Text section:
People v. Rodriguez

OPINION OF THE COURT

Harold B. Beeler, J.

*868The defendant moves pursuant to CPL 330.30 (2) to set aside the jury verdict rendered on April 5, 1999 finding the defendant guilty of criminal sale of a controlled substance in the third degree (Penal Law § 220.39 [1]). The sole basis for this application is the alleged improper conduct of a juror who during voir dire failed to reveal that he had a relationship with an Assistant District Attorney in New York County other than the Assistant prosecuting this case. The Assistant District Attorney who prosecuted this case first became aware of the juror’s conduct one week after the verdict was rendered, whereupon he immediately brought the information to the attention of the court and defense counsel.

On August 5, 1999, this court held a hearing during which the juror, Steven Cohen, and the Assistant District Attorney with whom the juror had the relationship, Andrew Carey, both testified. According to both witnesses, Mr. Cohen and Mr. Carey had been friends in high school, but had been out of touch between graduation in 1989 and January 1999, when Mr. Cohen returned to the United States after having worked in Japan for most of that time. In January 1999, or thereabouts, Mr. Cohen contacted Mr. Carey and arranged a lunch appointment, which took place shortly before the trial of this matter. At this lunch, the two former friends caught up on the events of the intervening 10 years, including some discussion of Mr. Carey’s work as an Assistant District Attorney in the Office of the Special Narcotics Prosecutor. A few weeks later, Mr. Cohen reported to this court as a prospective juror. He along with all of the other prospective jurors on the panel was questioned by the court as to whether he had a relationship with anyone involved in law enforcement, including the District Attorney’s office. Numerous jurors answered this question in the affirmative in Mr. Cohen’s presence. Nonetheless, Mr. Cohen, understanding the court’s inquiry and recognizing the relevance of his relationship to Mr. Carey, elected not to mention his relationship with Assistant District Attorney Carey.

Upon questioning by defense counsel, Mr. Cohen explained that he wanted to be selected as a juror on the case, and that he believed that if he disclosed his relationship with Assistant District Attorney Carey, he probably would not be selected. He went on to explain that his particular interest in this case centered on the court’s representation that this would be an extremely short trial. This appealed to Mr. Cohen, especially since he recognized that if he was not selected for this case, he would be returned to the jury pool to be interviewed for an*869other, possibly longer case. Mr. Cohen indicated that he had absolutely no contact with Assistant District Attorney Carey during the pendency of the case, and only mentioned the case to him after the trial was concluded. Upon questioning by the court, Mr. Cohen stated unequivocally that his relationship with Assistant District Attorney Carey had absolutely no influence on his deliberations in the case.

Things to do:
1. According to the opinion on the juror's nondisclosure, why did Mr. Cohen keep quiet about his relationship with Assistant District Attorney Carey? Answer in one to three sentences.
2. Resume the opinion on the juror's nondisclosure, starting right after its last sentence.
The listing that follows has no connection to the opinion on the juror's nondisclosure.

Data shown:
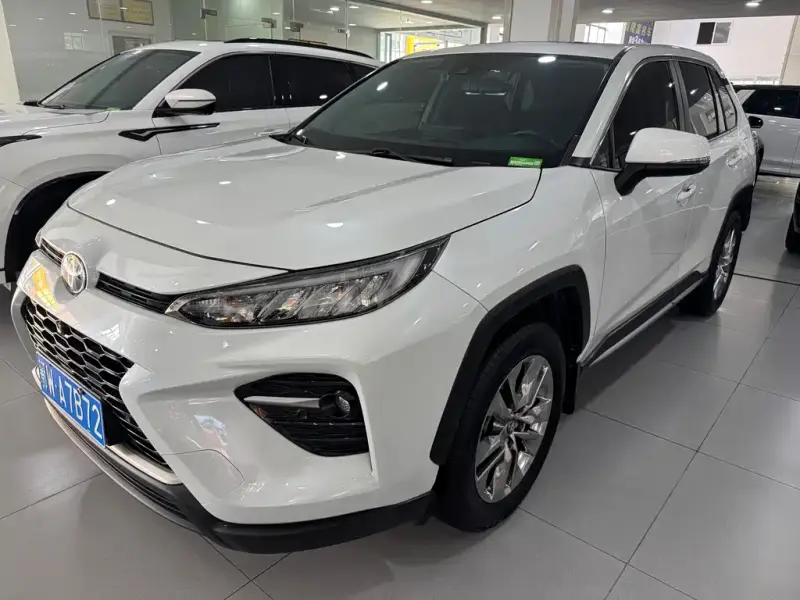 Toyota Wildlander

Answers for each item:
1. Mr. Cohen wanted to be selected for the jury and believed that disclosing the relationship would probably keep him off it. The case appealed to him because the court had said it would be an extremely short trial. If he were not selected, he would be sent back to the jury pool and could be interviewed for another, possibly longer case.

2.
Several days after the verdict, Mr. Cohen contacted Mr. Carey by telephone to arrange a follow-up dinner so that their wives could meet. During this phone conversation, Mr. Cohen mentioned his jury service, and upon being questioned by Mr. Carey, admitted that he had not been candid with the court about their relationship. The following day Mr. Carey spoke to his supervisors about the issue, and they immediately contacted the Assistant District Attorney prosecuting this case.

After a verdict of guilty is rendered by a jury, but before a sentence is imposed, a defendant may pursuant to CPL 330.30 move to set aside or modify the verdict on the grounds: “2. That during the trial there occurred, out of the presence of the court, improper conduct by a juror * * * which may have affected a substantial right of the defendant and which was not known to the defendant prior to the rendition of the verdict.” Unquestionably, a prospective juror has a duty to answer truthfully all questions posed to him concerning his qualifications as a juror, and he should not keep silent regarding facts which might render him unacceptable as a juror. (People v Rosen, 275 NY 627 [1937].) However, not every “misstep” by a juror will be so prejudicial that a reversal is required. (People v Brown, 48 NY2d 388, 394 [1979].) Rather, each case must be examined on its own individual facts “to determine the nature of the misconduct and the likelihood that prejudice was engendered.” (People v Clark, 81 NY2d 913, 914 [1993].)

While it must be conceded that Mr. Cohen’s deliberate failure to respond truthfully to the court’s inquiry regarding his relationships to individuals involved in law enforcement constituted juror misconduct, the question remains whether that misconduct resulted in substantial prejudice to the defendant.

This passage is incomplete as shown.